(CHALLENGES):
(a) Condense the paragraph on modelling passenger rail demand that begins "We have carried out econometric analysis" into a short bulleted list that keeps its main facts.
(b) Answer these questions using the passage on modelling passenger rail demand:
(i) What was the average yearly growth in passenger rail demand over the last four years?
(ii) Which two market segments saw particularly strong growth?
(iii) Under the fares assumption, how do regulated fares change relative to the retail price index?
(c) Resume the passage on modelling passenger rail demand in Great Britain, writing on from the end of its car traffic assumption.

(SELECTED EXCERPT):
--- begin ---

Modelling passenger rail demand

8.The growth in passenger rail demand in Great Britain since the mid-1990s has been unprecedented, both in terms of length (five years with no sign yet of any slowing down) and rate (over 30% in five years, with growth averaging 6.3% a year over the last four years). Recent growth has been spread across all market segments, but has been particularly strong for Intercity and London commuting travel.

9.We have carried out econometric analysis of total passenger demand and non-commuting demand to establish whether the strong growth in recent years represents a structural shift in favour of passenger rail, or a temporary phenomenon due, for example, to one-off effects of privatisation or delayed recovery from the last recession. We now have a reasonably robust explanation for trends over the past 20 years and one that suggests a continuation of recent growth into the future. We have considered non-commuting and commuting demand separately.

Non-commuting demand

10.The recent rapid growth in non-commuting demand is largely explained by:

  • strong economic growth;
  • a change in the relationship between road traffic growth and economic growth: the ratio has fallen compared with previous periods of strong economic growth, reflecting lower car ownership growth and rising congestion (see paragraph 31 below); and
  • average rail fares falling slightly in real terms, in contrast to real increases over the previous decade.

11. Annex A reports the results of our analysis in more detail. Using this model we have forecast future non-commuting demand over the next decade making the following assumptions (in addition to the GDP growth assumption set out in Chapter 1):

  • Fares. The current policy for regulated fares (about half the total) continues throughout the Plan period: they change by 1% below the retail price index (RPI). Unregulated fares change in line with RPI; and
  • Car traffic. We have used the baseline forecast of traffic growth produced by the NRTF modelling framework. This averages 2% per annum, and continues the recent loosening of the link between economic growth and overall car traffic growth acting to increase rail demand.

--- end ---

(DATASET EXCERPTS):
--- begin ---

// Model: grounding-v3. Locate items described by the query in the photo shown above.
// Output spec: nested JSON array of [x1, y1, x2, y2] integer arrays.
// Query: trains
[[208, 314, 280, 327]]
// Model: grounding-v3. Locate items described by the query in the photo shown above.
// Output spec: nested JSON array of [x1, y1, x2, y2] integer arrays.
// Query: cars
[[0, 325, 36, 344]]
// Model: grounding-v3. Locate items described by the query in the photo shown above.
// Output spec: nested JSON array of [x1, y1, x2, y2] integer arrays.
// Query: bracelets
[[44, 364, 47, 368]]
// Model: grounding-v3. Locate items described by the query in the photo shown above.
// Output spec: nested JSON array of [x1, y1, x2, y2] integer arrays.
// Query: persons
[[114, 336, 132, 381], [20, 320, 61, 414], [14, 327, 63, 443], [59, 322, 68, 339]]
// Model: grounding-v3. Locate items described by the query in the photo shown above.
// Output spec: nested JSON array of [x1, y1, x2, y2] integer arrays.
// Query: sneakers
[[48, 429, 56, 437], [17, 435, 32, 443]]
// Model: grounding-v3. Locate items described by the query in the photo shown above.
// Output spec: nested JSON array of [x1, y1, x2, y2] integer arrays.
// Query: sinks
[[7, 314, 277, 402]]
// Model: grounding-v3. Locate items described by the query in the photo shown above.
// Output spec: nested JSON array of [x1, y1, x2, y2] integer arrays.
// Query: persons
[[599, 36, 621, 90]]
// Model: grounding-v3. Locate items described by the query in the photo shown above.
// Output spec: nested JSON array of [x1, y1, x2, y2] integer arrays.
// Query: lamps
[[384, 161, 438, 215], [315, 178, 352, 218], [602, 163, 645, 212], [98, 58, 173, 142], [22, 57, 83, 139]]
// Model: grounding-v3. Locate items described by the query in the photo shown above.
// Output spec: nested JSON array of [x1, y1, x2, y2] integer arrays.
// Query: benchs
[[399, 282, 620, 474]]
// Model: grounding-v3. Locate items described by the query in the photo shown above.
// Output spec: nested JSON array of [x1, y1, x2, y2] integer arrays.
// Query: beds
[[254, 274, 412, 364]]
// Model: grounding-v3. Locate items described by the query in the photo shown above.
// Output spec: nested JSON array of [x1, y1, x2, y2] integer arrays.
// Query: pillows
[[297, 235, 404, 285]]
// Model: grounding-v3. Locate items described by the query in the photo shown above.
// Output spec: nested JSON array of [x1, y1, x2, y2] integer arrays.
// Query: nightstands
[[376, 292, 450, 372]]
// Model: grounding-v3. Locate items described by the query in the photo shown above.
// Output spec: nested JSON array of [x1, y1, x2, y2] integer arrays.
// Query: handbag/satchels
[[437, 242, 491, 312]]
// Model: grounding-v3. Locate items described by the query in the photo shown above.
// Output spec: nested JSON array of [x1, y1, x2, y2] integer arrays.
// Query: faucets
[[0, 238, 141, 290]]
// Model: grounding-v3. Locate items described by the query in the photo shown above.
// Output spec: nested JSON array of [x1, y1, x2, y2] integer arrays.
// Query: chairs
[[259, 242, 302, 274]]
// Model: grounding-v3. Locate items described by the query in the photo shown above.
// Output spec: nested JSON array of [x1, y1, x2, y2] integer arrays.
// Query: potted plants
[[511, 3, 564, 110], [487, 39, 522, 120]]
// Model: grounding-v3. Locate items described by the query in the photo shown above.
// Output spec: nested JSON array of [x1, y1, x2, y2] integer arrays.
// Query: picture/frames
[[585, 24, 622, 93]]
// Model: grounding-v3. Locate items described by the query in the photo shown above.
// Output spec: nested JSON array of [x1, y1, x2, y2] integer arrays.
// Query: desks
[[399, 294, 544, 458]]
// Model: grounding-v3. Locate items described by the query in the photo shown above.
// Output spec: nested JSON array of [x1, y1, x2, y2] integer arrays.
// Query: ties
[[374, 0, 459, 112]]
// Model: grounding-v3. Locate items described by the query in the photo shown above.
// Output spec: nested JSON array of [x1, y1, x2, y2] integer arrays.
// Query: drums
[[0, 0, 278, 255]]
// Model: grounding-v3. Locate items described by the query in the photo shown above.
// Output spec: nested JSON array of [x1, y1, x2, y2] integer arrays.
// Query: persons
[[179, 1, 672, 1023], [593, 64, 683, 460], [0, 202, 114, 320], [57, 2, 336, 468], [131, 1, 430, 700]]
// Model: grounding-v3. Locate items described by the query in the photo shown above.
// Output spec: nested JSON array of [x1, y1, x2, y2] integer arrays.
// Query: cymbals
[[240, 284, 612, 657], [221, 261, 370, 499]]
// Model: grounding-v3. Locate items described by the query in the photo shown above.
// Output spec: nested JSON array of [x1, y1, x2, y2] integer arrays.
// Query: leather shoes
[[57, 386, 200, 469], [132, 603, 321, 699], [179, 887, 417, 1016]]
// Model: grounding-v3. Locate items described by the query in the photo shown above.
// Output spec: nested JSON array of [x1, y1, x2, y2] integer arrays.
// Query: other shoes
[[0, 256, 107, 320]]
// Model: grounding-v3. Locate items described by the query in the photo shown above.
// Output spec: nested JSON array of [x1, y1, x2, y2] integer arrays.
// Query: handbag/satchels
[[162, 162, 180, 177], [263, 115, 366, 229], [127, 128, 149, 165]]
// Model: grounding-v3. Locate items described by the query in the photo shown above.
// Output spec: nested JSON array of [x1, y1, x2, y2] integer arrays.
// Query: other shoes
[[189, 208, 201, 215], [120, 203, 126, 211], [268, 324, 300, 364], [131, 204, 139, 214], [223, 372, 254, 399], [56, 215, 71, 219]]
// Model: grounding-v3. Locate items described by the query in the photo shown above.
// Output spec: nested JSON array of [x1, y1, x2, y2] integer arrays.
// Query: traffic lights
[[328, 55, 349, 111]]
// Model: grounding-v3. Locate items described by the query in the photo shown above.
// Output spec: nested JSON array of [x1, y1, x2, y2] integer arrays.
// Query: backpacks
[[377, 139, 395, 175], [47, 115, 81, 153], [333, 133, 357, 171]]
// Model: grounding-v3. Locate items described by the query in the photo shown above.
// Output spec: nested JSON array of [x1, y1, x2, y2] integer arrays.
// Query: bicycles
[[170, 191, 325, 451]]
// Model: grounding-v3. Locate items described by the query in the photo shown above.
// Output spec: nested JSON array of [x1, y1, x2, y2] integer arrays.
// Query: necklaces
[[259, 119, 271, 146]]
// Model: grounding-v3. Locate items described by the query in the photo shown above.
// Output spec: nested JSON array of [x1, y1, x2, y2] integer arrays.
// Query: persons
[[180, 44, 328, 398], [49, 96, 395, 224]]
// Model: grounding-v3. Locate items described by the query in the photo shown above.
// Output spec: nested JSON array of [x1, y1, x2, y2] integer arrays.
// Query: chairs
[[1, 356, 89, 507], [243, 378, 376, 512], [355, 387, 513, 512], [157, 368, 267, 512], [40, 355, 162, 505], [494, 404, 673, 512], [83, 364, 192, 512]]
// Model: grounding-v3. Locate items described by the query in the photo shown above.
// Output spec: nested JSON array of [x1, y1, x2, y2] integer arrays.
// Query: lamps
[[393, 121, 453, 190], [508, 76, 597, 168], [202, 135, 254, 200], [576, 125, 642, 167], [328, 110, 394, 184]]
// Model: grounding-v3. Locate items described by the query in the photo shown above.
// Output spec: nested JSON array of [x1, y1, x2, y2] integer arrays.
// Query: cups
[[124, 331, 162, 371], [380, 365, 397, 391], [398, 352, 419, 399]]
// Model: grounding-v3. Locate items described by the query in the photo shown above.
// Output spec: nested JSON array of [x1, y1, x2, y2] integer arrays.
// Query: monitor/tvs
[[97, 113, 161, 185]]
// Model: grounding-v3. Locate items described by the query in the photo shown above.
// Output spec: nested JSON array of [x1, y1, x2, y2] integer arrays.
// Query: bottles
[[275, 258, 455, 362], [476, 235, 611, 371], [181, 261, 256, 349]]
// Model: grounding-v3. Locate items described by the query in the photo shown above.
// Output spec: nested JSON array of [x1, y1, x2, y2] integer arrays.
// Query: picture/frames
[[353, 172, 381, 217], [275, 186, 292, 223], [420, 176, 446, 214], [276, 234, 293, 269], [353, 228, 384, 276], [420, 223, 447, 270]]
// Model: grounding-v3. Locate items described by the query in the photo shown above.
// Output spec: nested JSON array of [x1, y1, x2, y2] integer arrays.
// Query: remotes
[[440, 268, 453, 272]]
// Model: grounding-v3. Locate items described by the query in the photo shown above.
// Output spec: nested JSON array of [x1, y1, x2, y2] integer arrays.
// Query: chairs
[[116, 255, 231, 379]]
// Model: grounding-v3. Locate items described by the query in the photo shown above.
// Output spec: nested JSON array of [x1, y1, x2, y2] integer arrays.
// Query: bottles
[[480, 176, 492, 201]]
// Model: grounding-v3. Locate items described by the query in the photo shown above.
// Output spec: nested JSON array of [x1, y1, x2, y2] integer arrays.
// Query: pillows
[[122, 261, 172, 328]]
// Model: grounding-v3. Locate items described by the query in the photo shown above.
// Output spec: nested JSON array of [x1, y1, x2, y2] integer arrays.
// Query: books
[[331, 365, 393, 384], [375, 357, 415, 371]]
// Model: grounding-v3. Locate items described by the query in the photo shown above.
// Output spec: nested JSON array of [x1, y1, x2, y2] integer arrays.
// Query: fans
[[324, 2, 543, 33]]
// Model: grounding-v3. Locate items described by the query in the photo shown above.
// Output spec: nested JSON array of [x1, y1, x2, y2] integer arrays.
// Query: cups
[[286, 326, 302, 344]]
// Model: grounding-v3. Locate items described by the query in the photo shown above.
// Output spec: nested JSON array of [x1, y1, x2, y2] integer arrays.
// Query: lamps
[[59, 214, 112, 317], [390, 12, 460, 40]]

--- end ---

(TASK ANSWERS):
(a)
- Econometric analysis covered total passenger demand and non-commuting demand.
- It aimed to establish whether recent strong growth is a structural shift in favor of passenger rail or a temporary effect, such as one-off effects of privatisation or delayed recovery from the last recession.
- The result is a reasonably robust explanation of trends over the past 20 years, and it suggests recent growth will continue.
- Non-commuting and commuting demand were considered separately.

(b)
(i) 6.3% a year.
(ii) Intercity travel and London commuting travel.
(iii) They change by 1% below the retail price index (RPI).

(c)
12.We estimate that these factors alone will increase non-commuting demand by 39% over the Plan period.

Commuting demand

13.For commuting demand dominated by commuting to central London we have assumed that the rate of growth slows down from recent high rates, with an overall assumed increase of 15% between 2000/01 and 2010/11, of which 3% is due to reductions in regulated fares in real terms. This is consistent with our London modelling work (see paragraph 27 below). We have not been able to model successfully the major fluctuations in commuting demand since the mid-1980s (see Figure 4).

Overall baseline forecast

14.Taking the commuter and non-commuter demand together, we expect passenger rail demand to continue to grow strongly over the next ten years, by 34%. But this increase assumes that the overall quality of rail travel remains essentially unchanged. It does not take account of any improvements in, for example, journey times, punctuality, reliability and station facilities. As we explain in Chapter 3, investment in quality improvements will induce additional demand, taking total growth under the Plan to 51%.

15.Many lines are already operating at or close to capacity, particularly in the south-east during peak hours and on the West and East Coast Main Lines. In the absence of the investment in the Plan, trains would become more crowded and demand growth would therefore be constrained by a lack of capacity. Our baseline forecast (i.e. without the Plan investments) assumes that passenger growth is constrained to 23%. This reflects our judgement on the proportion of additional demand that could in practice be accommodated[7].

16.Figure 2 below shows the past trends, and the baseline and unconstrained growth forecasts. The challenge that the Plan addresses is to invest in our railways to provide the capacity to meet not only the underlying increase in demand, but also the additional demand that will be generated by improved service quality.

Figure 2: Actual and Baseline forecast total passenger rail demand in Great Britain (passenger kilometres)

Figure 2: Actual and Baseline forecast total passenger rail demand in Great Britain (passenger kilometres)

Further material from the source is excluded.